YELLOWWOOD STATE FOREST — With a backdrop of thick mist rising off Yellowwood Lake Thursday morning, the state sold off 1,733 old-forest trees — ranging from a single bitternut hickory to 417 chestnut oaks.
About 200 protesters chanted “Stop the Sale! Stop the Sale!” in an attempt to keep the logging plan from proceeding. But there was no last-minute reprieve from the governor, who was focused instead on Vice President Mike Pence’s visit to Indianapolis on Thursday.
The high bid for the timber, $108,785, came from Hamilton Logging based in Martinsville. That averages out to $63 per tree. Three other bids from area lumber companies ranged from $70,160 to $91,345.89.
Logging on the 299-acre remote wilderness tract in Yellowwood State Forest in northwestern Brown County has drawn much interest and concern.

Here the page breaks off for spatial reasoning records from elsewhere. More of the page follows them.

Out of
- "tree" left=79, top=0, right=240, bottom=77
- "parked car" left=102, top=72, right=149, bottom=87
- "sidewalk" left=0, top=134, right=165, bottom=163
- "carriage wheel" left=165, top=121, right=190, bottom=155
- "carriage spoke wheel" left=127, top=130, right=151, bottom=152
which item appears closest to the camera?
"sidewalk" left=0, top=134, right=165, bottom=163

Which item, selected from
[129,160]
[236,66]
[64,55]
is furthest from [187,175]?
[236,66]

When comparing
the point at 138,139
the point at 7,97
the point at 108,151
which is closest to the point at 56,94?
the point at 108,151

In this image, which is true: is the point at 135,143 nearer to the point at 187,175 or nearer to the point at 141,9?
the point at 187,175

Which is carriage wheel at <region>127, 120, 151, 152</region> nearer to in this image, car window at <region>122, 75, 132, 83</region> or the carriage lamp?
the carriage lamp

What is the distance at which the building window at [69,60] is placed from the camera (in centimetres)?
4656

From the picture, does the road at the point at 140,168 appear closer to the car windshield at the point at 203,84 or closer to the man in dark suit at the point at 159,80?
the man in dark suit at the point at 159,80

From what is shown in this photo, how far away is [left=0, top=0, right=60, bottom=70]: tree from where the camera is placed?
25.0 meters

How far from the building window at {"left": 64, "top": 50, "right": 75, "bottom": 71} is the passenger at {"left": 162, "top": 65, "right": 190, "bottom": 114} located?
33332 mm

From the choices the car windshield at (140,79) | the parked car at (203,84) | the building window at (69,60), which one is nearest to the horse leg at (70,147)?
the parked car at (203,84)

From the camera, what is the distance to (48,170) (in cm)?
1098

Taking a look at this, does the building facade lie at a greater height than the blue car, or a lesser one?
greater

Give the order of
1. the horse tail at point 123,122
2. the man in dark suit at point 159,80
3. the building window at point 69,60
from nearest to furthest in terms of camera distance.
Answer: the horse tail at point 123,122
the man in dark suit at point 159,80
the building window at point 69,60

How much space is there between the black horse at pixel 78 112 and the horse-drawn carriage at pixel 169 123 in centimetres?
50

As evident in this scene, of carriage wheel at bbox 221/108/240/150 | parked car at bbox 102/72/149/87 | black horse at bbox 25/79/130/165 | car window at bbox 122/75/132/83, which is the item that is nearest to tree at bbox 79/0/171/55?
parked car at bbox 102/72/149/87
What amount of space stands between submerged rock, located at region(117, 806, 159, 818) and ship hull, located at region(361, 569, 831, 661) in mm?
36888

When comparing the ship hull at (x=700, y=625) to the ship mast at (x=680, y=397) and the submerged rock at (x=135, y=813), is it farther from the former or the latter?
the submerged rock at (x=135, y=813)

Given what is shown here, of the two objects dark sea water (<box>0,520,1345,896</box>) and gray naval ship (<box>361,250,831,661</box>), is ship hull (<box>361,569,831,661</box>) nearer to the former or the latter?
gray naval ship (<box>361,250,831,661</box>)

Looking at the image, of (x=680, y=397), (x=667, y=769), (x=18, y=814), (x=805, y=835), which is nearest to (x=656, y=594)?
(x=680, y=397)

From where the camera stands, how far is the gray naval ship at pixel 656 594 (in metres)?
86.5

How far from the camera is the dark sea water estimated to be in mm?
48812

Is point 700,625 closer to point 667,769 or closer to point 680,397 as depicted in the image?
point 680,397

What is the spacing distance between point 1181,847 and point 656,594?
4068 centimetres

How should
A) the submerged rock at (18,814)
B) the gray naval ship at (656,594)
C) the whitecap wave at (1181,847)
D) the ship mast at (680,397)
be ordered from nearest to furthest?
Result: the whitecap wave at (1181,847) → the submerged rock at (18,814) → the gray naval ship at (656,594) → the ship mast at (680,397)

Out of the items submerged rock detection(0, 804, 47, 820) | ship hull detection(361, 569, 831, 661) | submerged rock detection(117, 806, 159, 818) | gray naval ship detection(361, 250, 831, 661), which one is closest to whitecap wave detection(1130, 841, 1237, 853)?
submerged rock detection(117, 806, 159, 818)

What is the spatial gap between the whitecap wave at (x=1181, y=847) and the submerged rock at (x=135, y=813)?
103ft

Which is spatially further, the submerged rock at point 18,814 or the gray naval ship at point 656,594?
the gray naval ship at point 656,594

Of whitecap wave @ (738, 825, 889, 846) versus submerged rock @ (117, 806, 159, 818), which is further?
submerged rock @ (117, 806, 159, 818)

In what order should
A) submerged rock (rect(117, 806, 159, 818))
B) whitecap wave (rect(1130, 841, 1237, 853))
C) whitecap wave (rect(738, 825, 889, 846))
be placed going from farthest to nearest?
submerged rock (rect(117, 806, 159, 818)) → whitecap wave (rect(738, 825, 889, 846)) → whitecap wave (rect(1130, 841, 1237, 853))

Those against the plan cite the Indiana Department of Natural Resources’ 1981 designation of the area as “back country,” a place free of roads and other manmade improvements, intended to remain in its primitive state. The trees, environmentalists say, were to be left alone to grow.
They were. Until August, when the state marked mature trees to be cut, some 200 years old, and announced the timber auction.
The Indiana Forest Alliance launched an attack against the plan and asked Gov. Eric Holcomb to call it off.
Holcomb also received a letter signed by 228 Hoosier scientists and academics outlining the benefits of preserving old-growth forests, pointing out that current state policies allow for logging on 95 percent of state-owned land.